Embora a atualização iterativa das IAs com novos dados para evitar esta situação seja a sua agenda de investigação própriaA introdução de valores constitucionais nas máquinas poderia constituir uma outra rede de segurança.
Os mecanismos de participação do público
Se fosse ampliada, como poderia a IA constitucional funcionar na prática?
Uma abordagem poderia espelhar a democracia direta. Poderiam ser realizados periodicamente "referendos sobre a IA", permitindo às pessoas votar em princípios ou decisões fundamentais. Utilizando plataformas em linha seguras, estes referendos poderiam até ser contínuos, permitindo a participação em tempo real de utilizadores de todo o mundo.
Outro método poderia ser o recurso à democracia representativa. Tal como elegemos políticos para legislarem em nosso nome, a sociedade poderia eleger "representantes da IA" responsáveis por compreender as nuances da aprendizagem automática e representar os interesses públicos no desenvolvimento da IA.
No entanto, o exemplo do Anthropic mostrou que os programadores podem precisar de manter o poder de ocultar valores que não gozam de conformismo entre os "eleitores", o que levaria inerentemente à desigualdade ou ao enviesamento para a visão predominante.
Há milénios que as opiniões divergentes fazem parte do processo de tomada de decisões da nossa sociedade e numerosos acontecimentos históricos demonstraram que, muitas vezes, os pontos de vista divergentes da minoria podem ser adoptados pela maioria - basta pensar na teoria da evolução de Darwin, no fim da escravatura e na atribuição do voto às mulheres.
A participação direta do público, embora democrática, pode conduzir ao populismo, com a maioria a sobrepor-se potencialmente aos direitos das minorias ou aos conselhos dos especialistas. Como podemos garantir que as vozes dos grupos marginalizados são ouvidas e tidas em conta?
Em segundo lugar, embora o envolvimento do público seja crucial, existe o perigo de simplificar demasiado decisões complexas.
Então, sEncontrar um equilíbrio entre princípios globais e nuances localizadas é um desafio.
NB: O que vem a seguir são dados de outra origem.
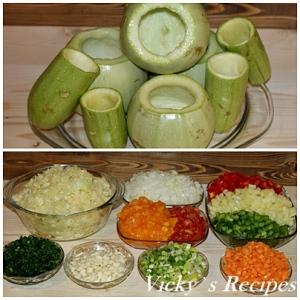 Dovlecei umpluti cu legume si orez cu sos de fasole verde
Um princípio que é aceite numa cultura ou região pode ser controverso noutra. As constituições da IA correm o risco de reforçar inadvertidamente o universalismo cultural ocidental, corroendo os pontos de vista e as ideias dos que se encontram na periferia.
O MIT publicou um relatório especial sobre "Colonialismo IAque destaca o potencial da tecnologia para formar uma "nova ordem mundial" tipificada por ideais hegemónicos, predominantemente brancos e ocidentais, discute esta mesma questão.
Obter o equilíbrio
O ideal seria, então, um sistema que combinasse os conhecimentos dos profissionais de IA com as experiências vividas e os valores do público.
Um modelo híbrido, talvez, em que os princípios fundamentais sejam decididos coletivamente, mas em que as nuances técnicas e éticas mais finas sejam moldadas por equipas interdisciplinares de peritos, especialistas em ética, sociólogos e representantes de vários grupos demográficos. Diferentes módulos desse mesmo modelo poderiam atender a diferentes pontos de vista e perspectivas culturais ou sociais.
Para garantir um sistema verdadeiramente equilibrado, devem existir controlos e equilíbrios integrados. Revisões periódicas, mecanismos de recurso e talvez até um "tribunal constitucional da IA" poderiam garantir que os princípios se mantêm relevantes, justos e adaptáveis.
Embora os desafios sejam significativos, as potenciais recompensas - um sistema de IA que seja democrático, responsável e verdadeiramente para as pessoas - podem fazer com que valha a pena lutar por esse sistema. Se essa entidade é compatível com a indústria atual é talvez uma questão diferente.